_GIVEN TEXT_.
=-=-=
The binary protocol creates schemas for anything that is serialized. These schemas are updated implicitly – the user doesn't have any control over them.
SQL engine has its own schema that is separate from the binary schema, although SQL runs on top of binary objects. SQL schema is created and updated explicitly by the user.
Caches themselves are basically schemaless – you're allowed to store multiple versions of multiple data types in a single cache.

This creates multiple usability issues:

SQL schema can be inconsistent or even incompatible with the binary schema. If either of them is updated, the second is not affected.
SQL can't be used by default. The user has to explicitly create the SQL schema, listing all fields and making sure the list is consistent with the content of binary objects.
Binary schemas are decoupled from caches. So, if a cache is destroyed, the binary schema is not removed.
Etc.

Description

The general idea is to have a one-to-one mapping between data schemas and caches/tables. There is a single unified schema for every cache, it is applied to both data storage itself and to the SQL.

When a cache is created, it is configured with a corresponding data schema. There must be an API and a tool to see the current version of the schema for any cache, as well as make updates to it. Schema updates are applied dynamically without downtime.

DDL should work on top of this API providing similar functionality. E.g. CREATE TABLE invocation translates to a cache creation with the schema described in the statement.

Anything stored in a cache/table must be compliant with the current schema. An attempt to store incompatible data should fail.

The binary protocol should be used only as the data storage format. All serialization that happens for communication only should be performed by a different protocol. The data storage format will be coupled with the schemas, while the communication is independent of them. As a bonus, this will likely allow for multiple optimizations on both sides, as serialization protocols will become more narrow purposed.

BinaryObject API should be reworked, as it will not represent actual serialized objects anymore. It should be replaced with something like BinaryRecord or DataRecord representing a record in a cache or table. Similar to the current binary objects, records will provide access to individual fields. A record can also be deserialized into a class with any subset of fields represented in the record.

Schema Definition API

There are several ways a schema can be defined. The initial entry point to the schema definition is SchemaBuilder java API:

TBD (see SchemaBuilders class for details)

The schema builder calls are transparently mapped to DDL statements so that all operations possible via a builder are also possible via DDL and vice versa.

Data restrictions

The Schema-first approach imposes certain natural requirements which are more strict than binary object serialization format:

The column type must be of one of a predefined set of available 'primitives' (including Strings, UUIDs, date & time values)
=-=-=
_DATA BLOCK_.

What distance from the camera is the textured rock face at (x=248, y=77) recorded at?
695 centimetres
=-=-=
_EXERCISE GOAL_.
In the schema design text, what should happen when someone tries to store data in a cache or table that does not comply with its current schema?

_FULL RESPONSE_.
The attempt should fail.